Kairo- Juru bicara resmi dari Menteri Pertahanan Mesir, Kolonel AD Ahmad Muhammad Ali membantah pernyataan media yang mengatakan bahwa pasu...
Kairo- Juru bicara resmi dari Menteri Pertahanan Mesir, Kolonel AD Ahmad Muhammad Ali membantah pernyataan media yang mengatakan bahwa pasukan militer Mesir telah menarik diri di perbatasan Sinai. Dalam konferensi persnya (8/9), Kolonel Ali mengatakan bahwa sejak tanggal 7 Agustus tahun lalu, operasi militer tahap pertama telah dimulai dengan tujuan menghentikan aksi kejahatan dan mengamankan penduduk di Sinai Utara dengan mengerahkan pasukan dari Angkatan Darat dan Udara. Sampai terjadinya aksi pembantaian terhadap 16 perwira militer yang sedang berjaga-jaga di perbatasa pada bulan Ramadan kemarin.
Pasca peristiwa tersebut, Presiden Mursi meminta kepada pihak militer, kepolisian, Qabilah-qabilah, dan seluruh lembaga pemerintah di Sinai untuk menjaga stabilitas keamanan. Pengamanan wilayah perbatasan ini meliputi Rafah, Syeikh Zuwaid, dan el-'Arish. Jubir menambahkan bahwa operasi militer ini tidak akan mengganggu perjanjian damai Mesir-Israel.
Tahapan kedua dalam proses pengamanan perbatasan dimulai pada tanggal 31 Agustus kemarin sampai sekarang, tujuannya adalah membantu lembaga kepolisian dalam mengembalikan stabilitas keamanan dari gangguan aksi terror dan kejahatan. Hasil dari operasi tahap II ini adalah menghancurkan 31 terowongan di perbatasan Gaza, melumpuhkan dan membunuh 32 penjahat criminal, menangkap 87 orang yang diduga selamaini melakukan aksi kejahatan dan membebaskan 20 orang lainnya karena tidak terbukti bersalah. Aksi operasi ini juga telah berhasil menyita dan merampas senjata dan peralatan perang seperti: rudal anti serangan pesawat diameter 41 mm, senjata penembak jitu, mortir 60 mm, senjata anti tank, dan disita 20 mobil untuk angkutan para teroris.

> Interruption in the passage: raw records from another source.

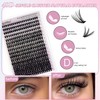 MOTIBACK 400pcs 40D lash extension set (Pink)
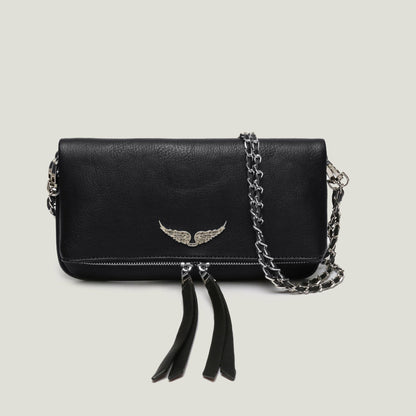 Elegante Schultertasche mit Kettenriemen & Steppdesign – Stilvolle Umhängetasche für Damen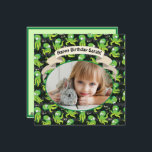 Tarjeta Festiva Boo Octopus Green Cute Kids Invito Fiesta de cumpl<br><div class="desc">Adorable diseño de pulpo para la ducha de bebé o la fiesta de cumpleaños del niño. Bañada de octopi y diversión.</div>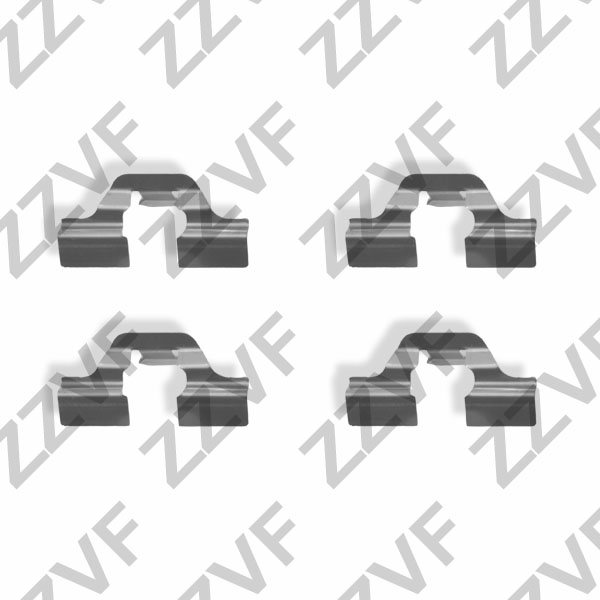 Пружина крепления тормозной колодки audi tt/tts (03-06), skoda octavia (01-11), vw golf (99-06) - ZZVF ZVCER241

Muhammad Ali juga menepis isu public yang mengatakan bahwa Mossad yang telah membunuh warga Mesir yang bernama Ibrahim 'Uwaidhah. Karena sampai saat ini tidak ada bukti bahwa bekas luka di tubuhnya akibat dari serangan rudal pesawat Israel atau senjata mossad, bisa jadi yang menyerang adalah temannya sendiri.